Para o professor argentino, embora a luta contra a “ideologia de gênero” tenha sido criada e divulgada pelos conservadores católicos e evangélicos, em alguns anos passou a abarcar setores fora do campo religioso. A negação dos direitos sexuais e reprodutivos, defende Vaggioni, está relacionada não apenas à necessidade de sustentar valores cristãos, mas também na recusa a uma suposta nova agenda do marxismo cultural. “Hoje, é possível opor-se às demandas feministas e LGBTQIAPN+ desde identidades seculares – preocupadas mais com o suposto ressurgimento do comunismo e de sua pretensa vocação para as mudanças culturais – mais comumente que pela ameaça a ideários religiosos”, sustenta.
Juan Marco Vaggioni conta que, em vários países da América Latina, a Argentina entre eles, a luta contra a “ideologia de gênero” foi absorvida por partidos políticos, em geral de ultradireita, que encontram na oposição ao progressismo, à esquerda e ao comunismo um caminho para forjar novas alianças. “Não apenas se busca proteger a família e a vida, mas também solidificar uma ordem econômica privatista e interessada em desmantelar o Estado”, salienta o pesquisador. Segundo ele, a articulação do neoconservadorismo nos partidos de ultradireita extrapola a questão dos direitos sexuais e reprodutivos e se estende à formulação de proposta neoliberal e antiprogressista, conectando os assuntos culturais aos econômicos.

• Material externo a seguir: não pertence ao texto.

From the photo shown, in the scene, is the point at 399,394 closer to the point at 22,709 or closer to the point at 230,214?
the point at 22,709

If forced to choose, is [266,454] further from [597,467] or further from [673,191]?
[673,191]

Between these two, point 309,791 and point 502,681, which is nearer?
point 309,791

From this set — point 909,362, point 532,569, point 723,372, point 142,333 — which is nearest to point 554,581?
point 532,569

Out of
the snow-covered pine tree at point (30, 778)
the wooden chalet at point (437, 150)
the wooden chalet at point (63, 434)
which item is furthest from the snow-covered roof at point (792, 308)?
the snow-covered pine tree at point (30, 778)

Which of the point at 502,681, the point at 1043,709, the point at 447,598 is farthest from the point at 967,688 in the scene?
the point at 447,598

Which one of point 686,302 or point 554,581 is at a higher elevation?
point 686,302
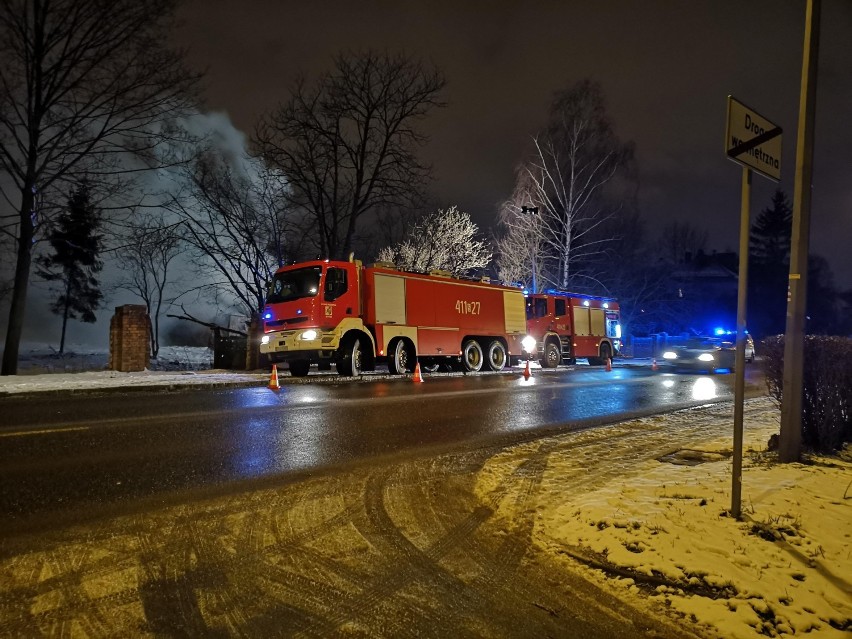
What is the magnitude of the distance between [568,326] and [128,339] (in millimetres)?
17933

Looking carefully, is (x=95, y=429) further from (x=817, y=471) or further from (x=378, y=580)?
(x=817, y=471)

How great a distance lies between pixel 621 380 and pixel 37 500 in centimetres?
1640

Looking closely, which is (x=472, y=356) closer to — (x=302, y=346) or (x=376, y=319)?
(x=376, y=319)

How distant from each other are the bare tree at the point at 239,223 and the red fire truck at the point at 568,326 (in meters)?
12.8

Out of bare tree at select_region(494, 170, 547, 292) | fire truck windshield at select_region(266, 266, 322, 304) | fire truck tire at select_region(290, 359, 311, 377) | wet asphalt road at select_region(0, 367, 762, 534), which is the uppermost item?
bare tree at select_region(494, 170, 547, 292)

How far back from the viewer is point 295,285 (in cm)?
1686

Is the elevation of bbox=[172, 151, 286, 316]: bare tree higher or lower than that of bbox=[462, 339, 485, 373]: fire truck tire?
higher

Particularmente sobre a Argentina, Juan Marco Vaggioni informa que está em evidência o caráter ofensivo da batalha cultural e da luta contra a “ideologia de gênero”. “O objetivo da ultradireita é restituir uma ordem legal e moral do passado, pretensamente perdida nos dias atuais. “Constrói-se aí uma concepção de futuro por meio de utopias restauradoras de uma família e de uma sexualidade que nunca existiram. Em outros termos, a batalha cultural implica a restauração de um passado inexistente como forma de articular as vontades e de dotar de novos sentidos e impactos a agenda neoconservadora”, ele conclui. Juan Vaggioni falará em mesa no dia 17, às 14h.
Erosão das democracias
O projeto de residência As políticas contra o gênero e os processos de (des)democratização no Brasil, do Instituto de Estudos Avançados Transdisciplinares (Ieat) da UFMG, consiste em um conjunto de atividades acadêmicas de pesquisa, ensino e extensão com base no estudo sistemático da organização da ofensiva antigênero – e seu caráter transdisciplinar e transnacional – como um fenômeno tensional de erosão das democracias e de produção de autocracias junto às instituições e a própria sociedade. O projeto realizou sistematização analítica de dados coletados. A meta é a compreensão da centralidade do gênero nos processos de desdemocratização, da produção de políticas públicas ultraconservadoras e neoliberais e nas dimensões dos processos de subjetivação política.